Política

Flávio Bolsonaro pede a Donald Trump que classifique PCC e Comando Vermelho como organizações terroristas

27 de Maio de 2026 às 06:09

O senador Flávio Bolsonaro reuniu-se com Donald Trump em Washington, onde solicitou a classificação do PCC e do Comando Vermelho como organizações terroristas. A pauta incluiu a liberdade de expressão nas redes sociais, tarifas, terras raras e a possível adesão do Brasil ao Escudo das Américas

Em visita aos Estados Unidos, o senador Flávio Bolsonaro (PL-RJ) reuniu-se com o presidente Donald Trump nesta terça-feira (26), em Washington. Durante o encontro, o parlamentar solicitou que as facções criminosas Primeiro Comando Capital (PCC) e Comando Vermelho (CV) sejam classificadas como organizações terroristas, proposta que Trump afirmou que irá analisar. A medida é contrária à posição do governo de Luiz Inácio Lula da Silva, que vê na classificação a possibilidade de abertura para intervenções norte-americanas em território brasileiro.
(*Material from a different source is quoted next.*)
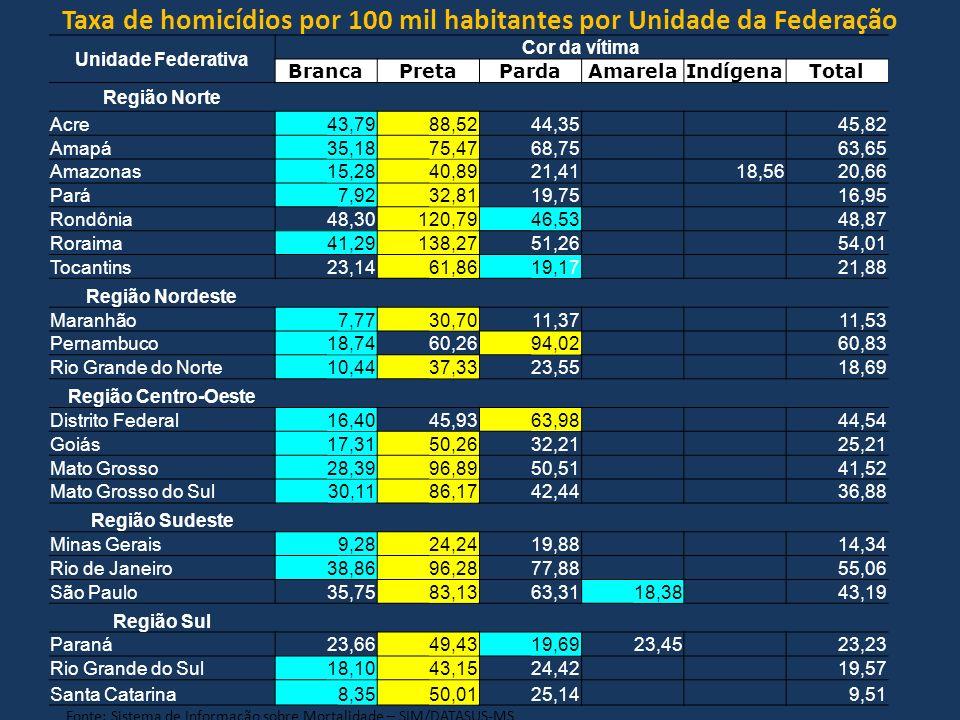 Taxa de homicídios por 100 mil habitantes por Unidade da Federação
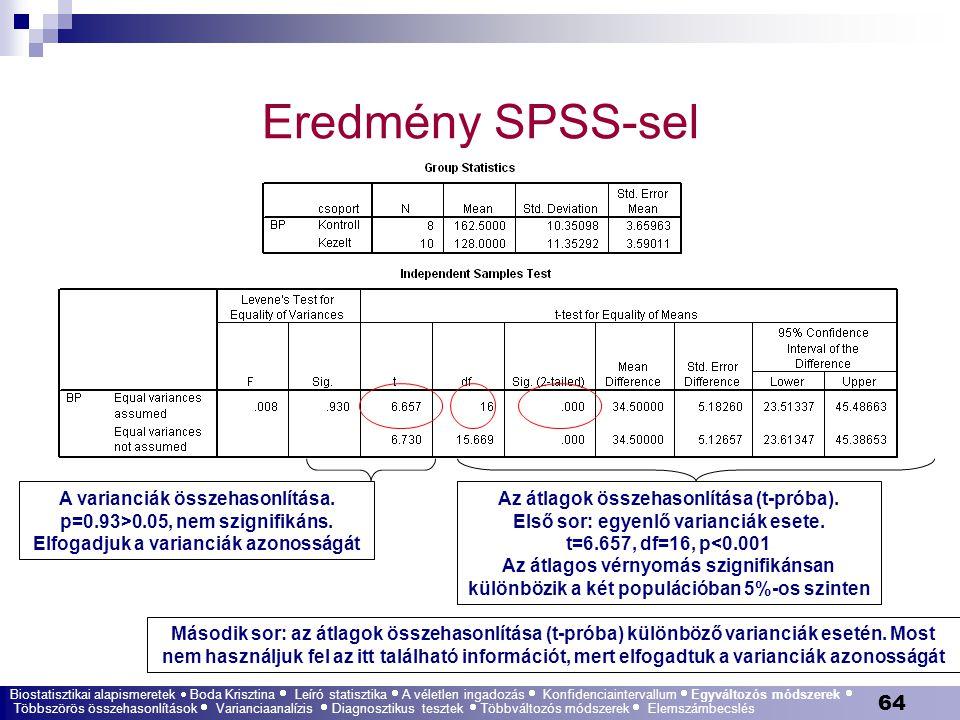 64 Eredmény SPSS-sel Biostatisztikai alapismeretek  Boda Krisztina  Leíró statisztika  A véletlen ingadozás  Konfidenciaintervallum  Egyváltozós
A agenda, articulada por Eduardo Bolsonaro junto à ala ideológica do governo republicano, incluiu discussões sobre a garantia da liberdade de expressão nas redes sociais no Brasil, além de pautas sobre tarifas e terras raras. Flávio Bolsonaro comprometeu-se a incluir o Brasil no Escudo das Américas caso seja eleito presidente, coalizão liderada pelos EUA para combater interferências estrangeiras e o crime organizado na América Latina.

Embora o senador tenha declarado que a comitiva permaneceu cerca de uma hora e meia na Casa Branca, relatos divergentes indicam que a reunião foi breve. De acordo com essas fontes, a comitiva — composta por Flávio, Eduardo Bolsonaro e Paulo Figueiredo — entregou documentos a assessores e entrou no Salão Oval apenas para a fotografia oficial, momento em que Trump não teria se levantado para recebê-los.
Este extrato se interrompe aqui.